- _Material for this task_

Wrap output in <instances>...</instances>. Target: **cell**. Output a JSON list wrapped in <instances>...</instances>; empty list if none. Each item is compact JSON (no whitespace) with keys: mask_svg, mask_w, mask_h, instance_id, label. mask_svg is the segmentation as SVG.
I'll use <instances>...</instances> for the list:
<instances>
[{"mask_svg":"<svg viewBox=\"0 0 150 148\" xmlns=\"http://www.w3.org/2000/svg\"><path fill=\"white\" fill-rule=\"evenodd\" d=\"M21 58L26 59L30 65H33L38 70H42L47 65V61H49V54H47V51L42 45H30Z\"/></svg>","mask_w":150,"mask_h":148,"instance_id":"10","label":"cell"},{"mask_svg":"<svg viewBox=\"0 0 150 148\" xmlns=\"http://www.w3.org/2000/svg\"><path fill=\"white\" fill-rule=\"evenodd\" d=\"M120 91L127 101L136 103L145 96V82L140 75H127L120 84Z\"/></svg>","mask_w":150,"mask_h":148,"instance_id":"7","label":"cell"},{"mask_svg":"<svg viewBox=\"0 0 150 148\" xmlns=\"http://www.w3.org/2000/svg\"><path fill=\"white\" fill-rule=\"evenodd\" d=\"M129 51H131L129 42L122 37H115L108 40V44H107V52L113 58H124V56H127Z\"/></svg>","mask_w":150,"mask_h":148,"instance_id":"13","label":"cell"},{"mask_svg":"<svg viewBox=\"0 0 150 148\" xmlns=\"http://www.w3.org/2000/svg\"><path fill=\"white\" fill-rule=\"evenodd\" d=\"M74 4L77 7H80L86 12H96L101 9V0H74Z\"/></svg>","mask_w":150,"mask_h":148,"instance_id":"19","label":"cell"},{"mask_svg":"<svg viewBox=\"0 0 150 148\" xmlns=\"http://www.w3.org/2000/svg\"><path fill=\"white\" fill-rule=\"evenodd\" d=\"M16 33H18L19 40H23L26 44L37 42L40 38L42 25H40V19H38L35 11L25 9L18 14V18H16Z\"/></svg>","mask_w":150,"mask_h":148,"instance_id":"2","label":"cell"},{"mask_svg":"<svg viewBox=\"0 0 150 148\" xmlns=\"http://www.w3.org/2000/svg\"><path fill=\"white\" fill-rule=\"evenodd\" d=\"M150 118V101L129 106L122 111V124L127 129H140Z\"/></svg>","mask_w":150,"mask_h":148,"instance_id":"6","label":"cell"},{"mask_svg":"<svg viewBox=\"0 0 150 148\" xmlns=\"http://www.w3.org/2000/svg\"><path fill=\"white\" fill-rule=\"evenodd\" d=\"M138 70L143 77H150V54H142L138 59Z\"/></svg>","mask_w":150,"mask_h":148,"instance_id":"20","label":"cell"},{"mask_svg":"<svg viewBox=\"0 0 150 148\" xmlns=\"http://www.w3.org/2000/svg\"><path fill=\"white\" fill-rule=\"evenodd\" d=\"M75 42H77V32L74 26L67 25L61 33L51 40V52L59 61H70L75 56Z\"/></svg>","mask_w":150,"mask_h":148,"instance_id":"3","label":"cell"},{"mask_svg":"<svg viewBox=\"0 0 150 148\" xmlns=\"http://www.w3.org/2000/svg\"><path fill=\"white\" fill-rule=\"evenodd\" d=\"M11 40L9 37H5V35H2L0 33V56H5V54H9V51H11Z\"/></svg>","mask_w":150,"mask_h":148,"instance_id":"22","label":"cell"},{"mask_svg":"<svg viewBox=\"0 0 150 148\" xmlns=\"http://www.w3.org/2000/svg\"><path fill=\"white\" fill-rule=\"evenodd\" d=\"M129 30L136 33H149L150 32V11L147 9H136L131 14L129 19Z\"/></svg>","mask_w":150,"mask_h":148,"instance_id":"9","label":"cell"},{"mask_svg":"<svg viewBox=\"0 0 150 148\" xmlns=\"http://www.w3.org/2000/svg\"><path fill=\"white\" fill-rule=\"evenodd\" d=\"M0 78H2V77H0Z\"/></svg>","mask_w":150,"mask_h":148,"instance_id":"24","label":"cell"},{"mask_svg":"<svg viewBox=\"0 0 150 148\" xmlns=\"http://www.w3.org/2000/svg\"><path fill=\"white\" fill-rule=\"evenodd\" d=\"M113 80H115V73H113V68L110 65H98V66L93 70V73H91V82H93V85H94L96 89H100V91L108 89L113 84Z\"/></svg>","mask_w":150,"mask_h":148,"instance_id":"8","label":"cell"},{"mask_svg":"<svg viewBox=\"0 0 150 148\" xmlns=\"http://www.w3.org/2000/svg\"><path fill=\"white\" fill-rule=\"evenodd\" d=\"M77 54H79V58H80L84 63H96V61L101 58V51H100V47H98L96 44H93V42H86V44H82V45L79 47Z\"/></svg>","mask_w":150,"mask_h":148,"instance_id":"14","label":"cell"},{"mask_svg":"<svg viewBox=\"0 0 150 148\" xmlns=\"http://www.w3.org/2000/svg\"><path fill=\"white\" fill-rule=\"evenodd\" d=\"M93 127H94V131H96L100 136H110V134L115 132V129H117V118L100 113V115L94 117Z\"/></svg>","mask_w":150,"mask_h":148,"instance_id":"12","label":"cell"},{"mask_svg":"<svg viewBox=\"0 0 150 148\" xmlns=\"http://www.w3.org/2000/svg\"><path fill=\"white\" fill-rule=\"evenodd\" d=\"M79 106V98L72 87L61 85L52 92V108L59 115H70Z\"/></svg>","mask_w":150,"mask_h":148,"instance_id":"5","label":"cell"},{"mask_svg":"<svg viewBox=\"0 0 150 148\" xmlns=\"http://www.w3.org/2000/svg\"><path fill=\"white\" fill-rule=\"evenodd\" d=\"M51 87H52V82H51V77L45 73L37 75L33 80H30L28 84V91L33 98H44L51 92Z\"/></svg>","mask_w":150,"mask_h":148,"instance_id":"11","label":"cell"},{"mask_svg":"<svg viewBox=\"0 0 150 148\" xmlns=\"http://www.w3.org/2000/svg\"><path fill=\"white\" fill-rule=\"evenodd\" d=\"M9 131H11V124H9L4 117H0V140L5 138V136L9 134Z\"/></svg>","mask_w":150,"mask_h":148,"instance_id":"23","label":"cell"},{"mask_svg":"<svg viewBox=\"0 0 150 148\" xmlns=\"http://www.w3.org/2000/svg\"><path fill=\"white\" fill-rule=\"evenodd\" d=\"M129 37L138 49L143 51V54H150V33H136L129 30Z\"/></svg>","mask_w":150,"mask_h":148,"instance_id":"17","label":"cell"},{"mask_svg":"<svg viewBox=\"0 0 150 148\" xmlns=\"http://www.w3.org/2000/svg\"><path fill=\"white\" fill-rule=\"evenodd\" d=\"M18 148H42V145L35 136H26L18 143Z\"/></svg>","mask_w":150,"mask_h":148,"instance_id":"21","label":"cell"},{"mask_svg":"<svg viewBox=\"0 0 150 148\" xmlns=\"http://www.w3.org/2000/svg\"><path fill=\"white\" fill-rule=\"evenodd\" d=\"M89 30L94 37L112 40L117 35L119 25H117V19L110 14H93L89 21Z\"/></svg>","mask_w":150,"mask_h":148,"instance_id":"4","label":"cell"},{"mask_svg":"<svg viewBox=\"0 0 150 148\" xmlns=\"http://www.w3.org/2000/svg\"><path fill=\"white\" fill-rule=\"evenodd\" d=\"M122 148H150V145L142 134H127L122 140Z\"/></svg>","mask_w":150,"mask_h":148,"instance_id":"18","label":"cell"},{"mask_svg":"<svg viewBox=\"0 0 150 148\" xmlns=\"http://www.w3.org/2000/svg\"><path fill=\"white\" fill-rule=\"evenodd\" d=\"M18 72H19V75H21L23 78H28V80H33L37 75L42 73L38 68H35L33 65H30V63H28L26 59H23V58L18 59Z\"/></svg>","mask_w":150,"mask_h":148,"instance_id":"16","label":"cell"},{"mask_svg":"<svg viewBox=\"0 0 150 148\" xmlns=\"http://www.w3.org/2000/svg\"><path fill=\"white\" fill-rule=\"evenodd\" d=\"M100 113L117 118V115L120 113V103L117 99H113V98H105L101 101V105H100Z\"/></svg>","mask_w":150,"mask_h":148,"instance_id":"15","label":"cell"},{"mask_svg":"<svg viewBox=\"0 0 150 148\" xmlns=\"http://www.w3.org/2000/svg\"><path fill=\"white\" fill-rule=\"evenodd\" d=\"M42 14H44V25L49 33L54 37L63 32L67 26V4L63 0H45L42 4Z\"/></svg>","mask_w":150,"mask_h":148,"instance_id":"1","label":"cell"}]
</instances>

- _Set task_
Extract each line of the entries that contains the word "whitespace".

- _Reply_
Wrap output in <instances>...</instances>. Target: **cell**. Output a JSON list wrapped in <instances>...</instances>; empty list if none. Each item is compact JSON (no whitespace) with keys: mask_svg, mask_w, mask_h, instance_id, label. mask_svg is the segmentation as SVG.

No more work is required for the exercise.